A couple of years ago, I turned on PBS. Instead of the Downton Abbey episode I was expecting, I found a tent full of terrible but hilarious puns, KitchenAid mixers in shades of pastel, and bakers peering into ovens hoping their cakes weren’t about to burn.
Welcome to the Great British Bake Off, Bethany. Your new and lasting obsession.
Since seeing that first episode (biscuit week of series 5, in case you’re curious) I’ve managed to hunt down every single episode of the regular show plus a few spin-offs like Junior Bake-Off (kid version, charming and excellent); developed a museum tour centered around baked goods throughout the collections of the Cleveland Museum of Art; and just this past summer started the #CakeAlphabet project (next one’s coming soon, promise!).
I love Bake Off because it’s about people trying to do well at something, and because it’s completely devoid of the catty infighting and drama manufactured between contestants on other reality shows. The bakers cheer each other on, help each other if time’s running short, and are just as excited to see their fellow bakers succeed as they are to do well with their own bake. There’s no villain (okay, judge Paul Hollywood tries, but he gets so excited at well-made bread that it’s hard to take his harsher moments seriously) and there’s not even a prize, save for a glass cake plate with “Bake Off” emblazoned across it.
For a show with so little of it, you might be surprised to learn it’s actually taught me a lot about story and conflict.
Conflict is at the heart of every good narrative. Without conflict, you might have a description, a character, a scene, but you don’t have the urgency and then the satisfaction of feeling the stakes ramp up as a problem looms larger and larger in your protagonist’s life only to be solved at the end. Conflict makes things happen. Conflict drives the plot forward. But conflict doesn’t always have to be HUGE. In Bake Off, the conflicts are small: will the bread dough rise more quickly in the microwave? Will the fruit pie have a soggy bottom? Will the Eiffel Tower made of gingerbread retain its structural integrity? Stories don’t always have to be that BIG to be gripping. Getting the proper layers in a flaky pastry doesn’t, in the grand scheme of things, matter all that much, but for the duration of the show, those layers are what’s important. The stakes aren’t all that high, but they feel as though they are.

== Problem to solve ==
From the essay on Bake Off, copy the part that begins with the words containing "I love Bake" and ends with "story and conflict.", word for word.

== Entries shown ==
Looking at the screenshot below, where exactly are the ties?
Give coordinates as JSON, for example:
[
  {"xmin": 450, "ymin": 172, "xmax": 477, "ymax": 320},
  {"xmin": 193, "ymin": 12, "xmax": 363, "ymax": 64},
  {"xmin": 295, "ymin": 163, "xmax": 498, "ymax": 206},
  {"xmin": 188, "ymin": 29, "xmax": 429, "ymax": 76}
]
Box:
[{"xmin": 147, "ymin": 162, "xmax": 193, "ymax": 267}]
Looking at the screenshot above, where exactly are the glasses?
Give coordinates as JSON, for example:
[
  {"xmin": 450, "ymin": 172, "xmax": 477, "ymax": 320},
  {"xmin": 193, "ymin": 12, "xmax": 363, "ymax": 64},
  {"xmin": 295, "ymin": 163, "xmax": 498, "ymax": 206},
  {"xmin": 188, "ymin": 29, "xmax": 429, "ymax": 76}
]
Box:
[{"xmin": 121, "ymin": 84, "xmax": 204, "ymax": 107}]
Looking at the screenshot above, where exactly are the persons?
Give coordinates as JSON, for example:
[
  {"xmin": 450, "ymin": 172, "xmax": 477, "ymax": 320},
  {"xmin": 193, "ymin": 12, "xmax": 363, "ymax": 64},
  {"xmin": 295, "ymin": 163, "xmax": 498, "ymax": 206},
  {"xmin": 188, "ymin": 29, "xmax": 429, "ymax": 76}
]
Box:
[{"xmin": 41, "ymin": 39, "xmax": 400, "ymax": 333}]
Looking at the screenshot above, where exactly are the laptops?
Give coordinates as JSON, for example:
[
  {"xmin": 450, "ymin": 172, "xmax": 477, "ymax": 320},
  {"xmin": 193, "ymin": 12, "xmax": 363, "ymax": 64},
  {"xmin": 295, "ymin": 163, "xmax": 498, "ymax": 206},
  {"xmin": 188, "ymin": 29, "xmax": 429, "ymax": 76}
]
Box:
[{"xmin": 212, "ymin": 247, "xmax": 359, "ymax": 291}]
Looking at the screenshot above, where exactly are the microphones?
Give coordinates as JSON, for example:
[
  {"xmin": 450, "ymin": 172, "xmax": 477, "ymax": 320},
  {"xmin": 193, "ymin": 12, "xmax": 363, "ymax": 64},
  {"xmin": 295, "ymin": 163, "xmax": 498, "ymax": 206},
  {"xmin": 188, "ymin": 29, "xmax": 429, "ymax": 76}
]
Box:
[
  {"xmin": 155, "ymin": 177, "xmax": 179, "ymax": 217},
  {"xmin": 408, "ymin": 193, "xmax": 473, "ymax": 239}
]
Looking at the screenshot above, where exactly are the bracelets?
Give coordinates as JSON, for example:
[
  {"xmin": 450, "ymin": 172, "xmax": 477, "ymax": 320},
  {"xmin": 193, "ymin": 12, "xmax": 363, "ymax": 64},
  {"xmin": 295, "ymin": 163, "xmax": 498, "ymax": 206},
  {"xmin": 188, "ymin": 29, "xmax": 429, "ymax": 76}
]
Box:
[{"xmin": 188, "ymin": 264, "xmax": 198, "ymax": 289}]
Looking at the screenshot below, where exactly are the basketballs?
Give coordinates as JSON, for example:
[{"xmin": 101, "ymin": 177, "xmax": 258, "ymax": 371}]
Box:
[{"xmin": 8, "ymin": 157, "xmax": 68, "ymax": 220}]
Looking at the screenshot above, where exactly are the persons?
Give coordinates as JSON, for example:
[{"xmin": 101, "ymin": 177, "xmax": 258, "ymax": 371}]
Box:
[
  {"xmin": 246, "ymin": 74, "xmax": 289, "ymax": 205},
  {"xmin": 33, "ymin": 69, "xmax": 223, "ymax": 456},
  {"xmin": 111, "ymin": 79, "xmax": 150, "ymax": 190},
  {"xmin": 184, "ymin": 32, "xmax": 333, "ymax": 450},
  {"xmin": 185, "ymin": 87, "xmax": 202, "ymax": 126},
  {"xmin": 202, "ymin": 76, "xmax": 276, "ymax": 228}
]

== Response to this task ==
I love Bake Off because it’s about people trying to do well at something, and because it’s completely devoid of the catty infighting and drama manufactured between contestants on other reality shows. The bakers cheer each other on, help each other if time’s running short, and are just as excited to see their fellow bakers succeed as they are to do well with their own bake. There’s no villain (okay, judge Paul Hollywood tries, but he gets so excited at well-made bread that it’s hard to take his harsher moments seriously) and there’s not even a prize, save for a glass cake plate with “Bake Off” emblazoned across it.
For a show with so little of it, you might be surprised to learn it’s actually taught me a lot about story and conflict.